Secondo Mischa, Alexander Zverev arriva all'appuntamento in ottima forma. «Ha giocato un ottimo torneo e ha espresso un tennis davvero efficace sull'erba. Ha dovuto superare anche alcune partite complicate, ma sta servendo benissimo, si muove molto bene e fino a questo momento non possiamo davvero lamentarci di nulla. Per lui è stato un grande Wimbledon».

Il percorso di crescita di Zverev sull'erba è stato segnato anche da un grave infortunio. «Sull'erba bisogna giocare in maniera diversa e soprattutto muoversi diversamente. Servono colpi e soluzioni specifiche — ha spiegato Mischa —. Negli ultimi anni Sascha è stato anche sfortunato: nel 2024, quando sentiva di stare giocando molto bene, cadde e si procurò una frattura a un osso del ginocchio. Adesso, però, ha imparato a giocare e a muoversi sulla superficie. Rispetto al passato è diventato un giocatore migliore sull'erba».

Quanto a Jannik Sinner, il fratello di Zverev ha riconosciuto la crescita del tennista altoatesino durante il torneo. «Quando un giocatore come Jannik è costretto a disputare cinque set al primo turno, non si può dire che stia esprimendo il proprio miglior tennis. Il suo torneo, però, è andato in crescendo. In semifinale ha battuto Novak Djokovic in tre set e ogni volta che riesci a superare Novak sull'erba, per di più senza concedergli un set, significa che hai giocato un tennis straordinario. Guardando i risultati e quello che abbiamo visto in campo, direi che Sinner è migliorato partita dopo partita e adesso sta giocando in maniera fenomenale».

Un dato statistico che potrebbe pesare è il dominio di Sinner negli ultimi nove confronti diretti contro Zverev. Mischa, tuttavia, minimizza l'impatto psicologico di questi precedenti. «Non credo che Sascha penserà ai risultati del passato. Sarà concentrato sul presente e su quello che dovrà fare in campo. Jannik ha vinto quelle partite perché negli ultimi due anni è stato il miglior giocatore del mondo e ha espresso un tennis eccezionale su tutte le superfici.

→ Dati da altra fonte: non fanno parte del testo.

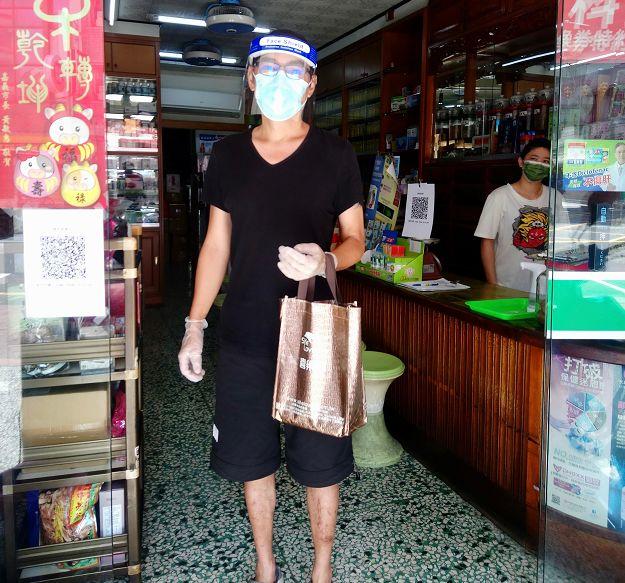 53岁焦恩俊近照,穿着朴素拎塑料袋上街,左脚伤疤太抢镜
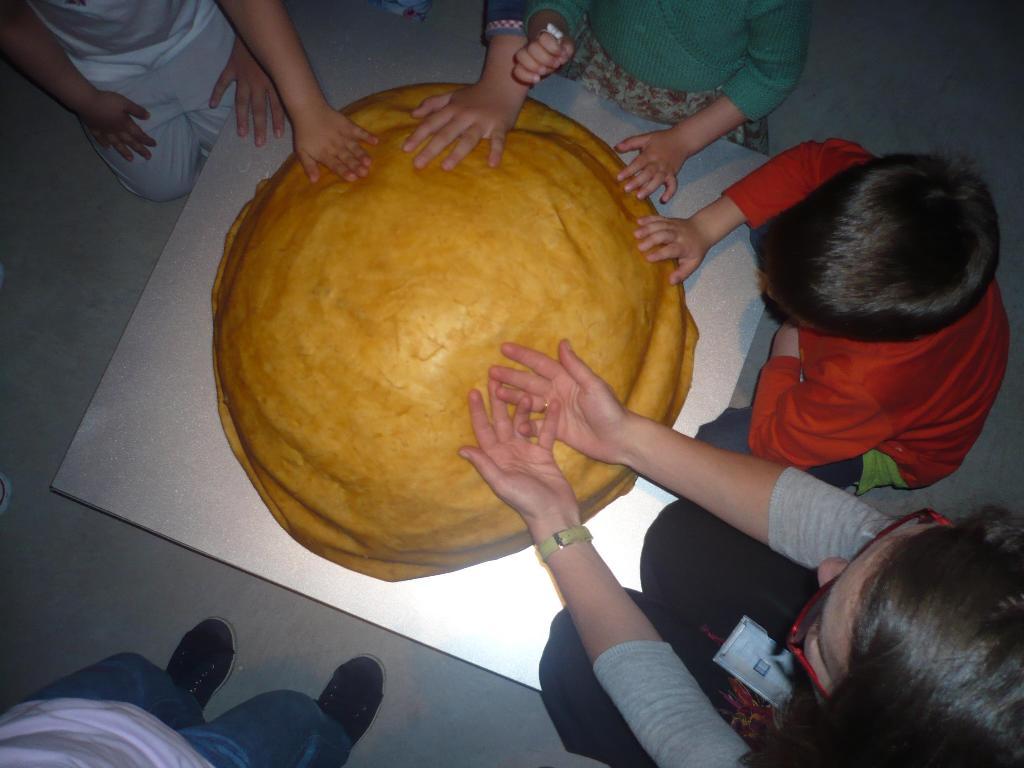 En el Espacio Familiar realizamos visitas-taller los sábados por la mañana para niños/as de 6 a 12 años acompañados de adultos.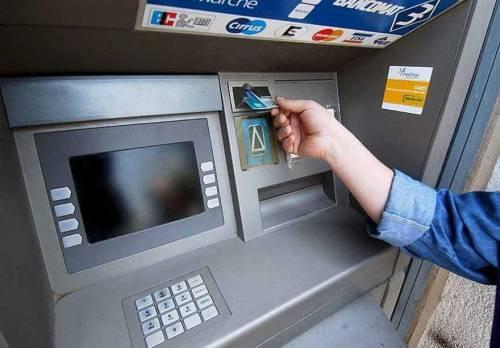 """I debiti col fisco te li dice il bancomat: """"Niente più sportelli"""""""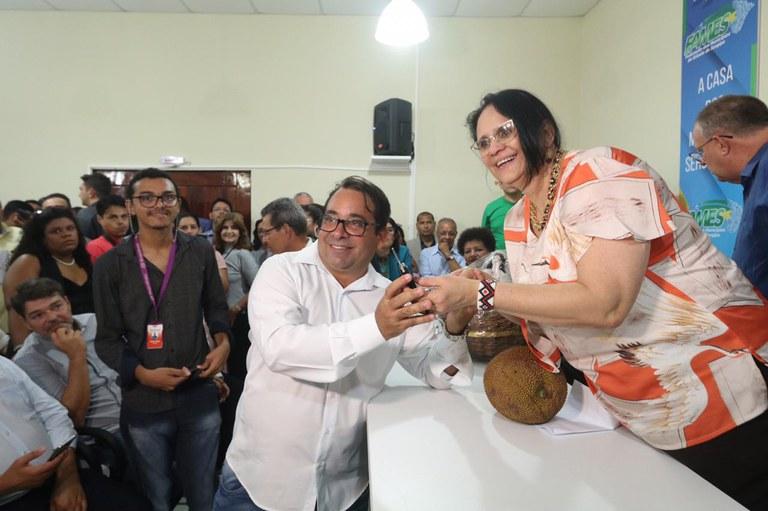 Ministra Damares foi a Aracaju (SE) entregar pessoalmente as chaves dos veículos a prefeitos e representantes. (Foto: Wellington Macedo)
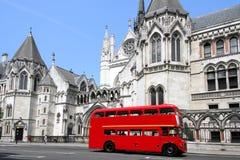 De bus en het gerechtsgebouw van Londen Stock Afbeelding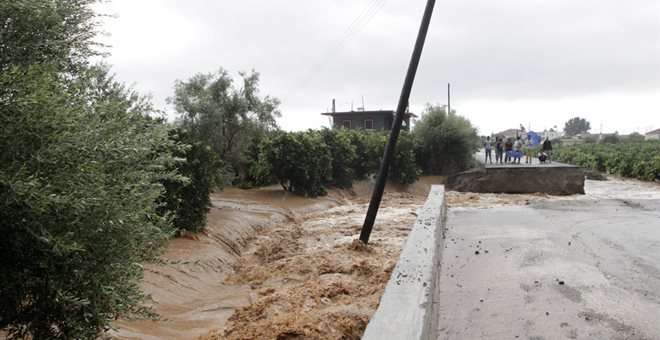 Προληπτική εκκένωση καταυλισμού Ρομά στην Καρδίτσα λόγω της κακοκαιρίας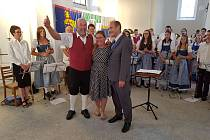 ZLEVA NĚMECKÝ DIRIGENT Hermann Mack, konferenciérka Kateřina Moravcová a český dirigent František Kratochvíl.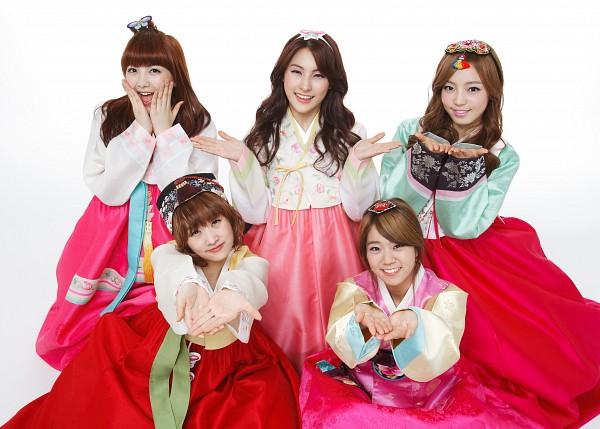 Tags: K-Pop, KARA, Nicole Jung, Seungyeon Han, Hara Goo, Gyuri Park, Jiyoung Kang, Quintet, Full Group, Skirt, Five Girls, Light Background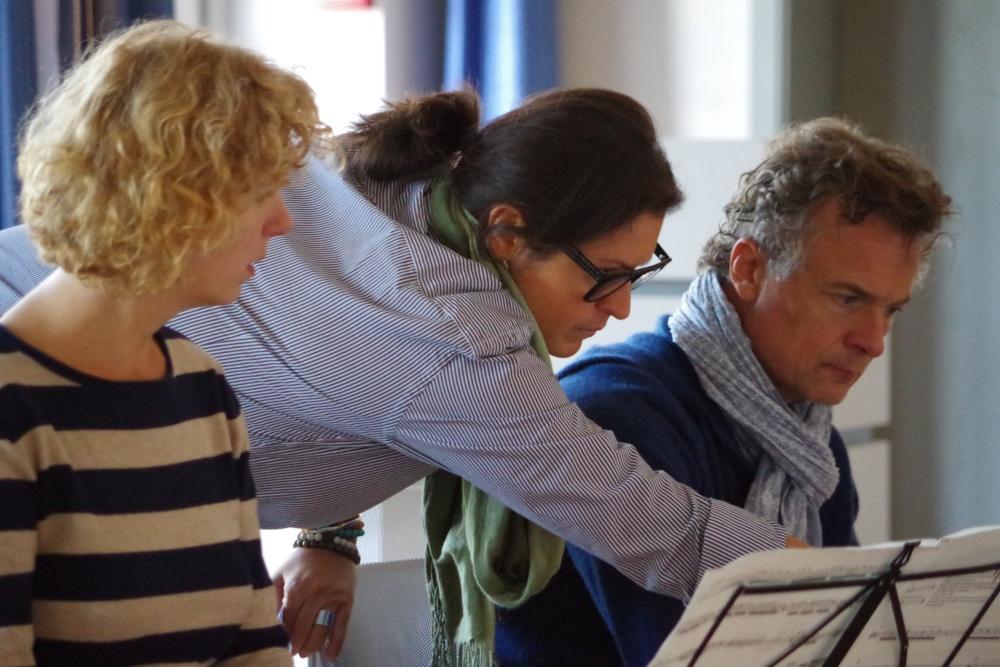 25.9.2018 – Proben: Ein rares Erlebnis, aber von großem Vorteil: Rat von der Komponistin selbst ... (Foto: Christine Tröger)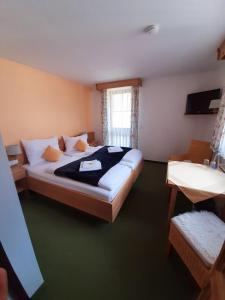 Ein Bett oder Betten in einem Zimmer der Unterkunft Hotel Landgasthof Frankenstern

È quindi giusto riconoscergli questi meriti». E aggiunge: «Come diciamo spesso, i risultati del passato non possono prevedere quello che accadrà in futuro; proveremo a fare meglio e a cambiare la storia di questa sfida».

La vittoria di Alexander Zverev al Roland Garros di quest'anno potrebbe aver cambiato qualcosa dentro di lui. «Spero di sì — ha commentato Mischa —. Vincere aiuta sempre. In questo momento è molto fiducioso, positivo e sta giocando bene. Quando continui a vincere partite, la sicurezza cresce e diventa più facile affrontare anche appuntamenti così importanti. Arrivare qui dopo il successo di Parigi gli ha certamente dato qualcosa in più».

Alla domanda su chi sia il favorito per la finale, Mischa Zverev non ha esitato: «Mio fratello, naturalmente. È mio fratello» ha risposto con un sorriso, prima di congedarsi tra i campi di Aorangi Park, dove per due settimane sia Zverev sia Sinner hanno preparato il loro cammino nel torneo più iconico del mondo.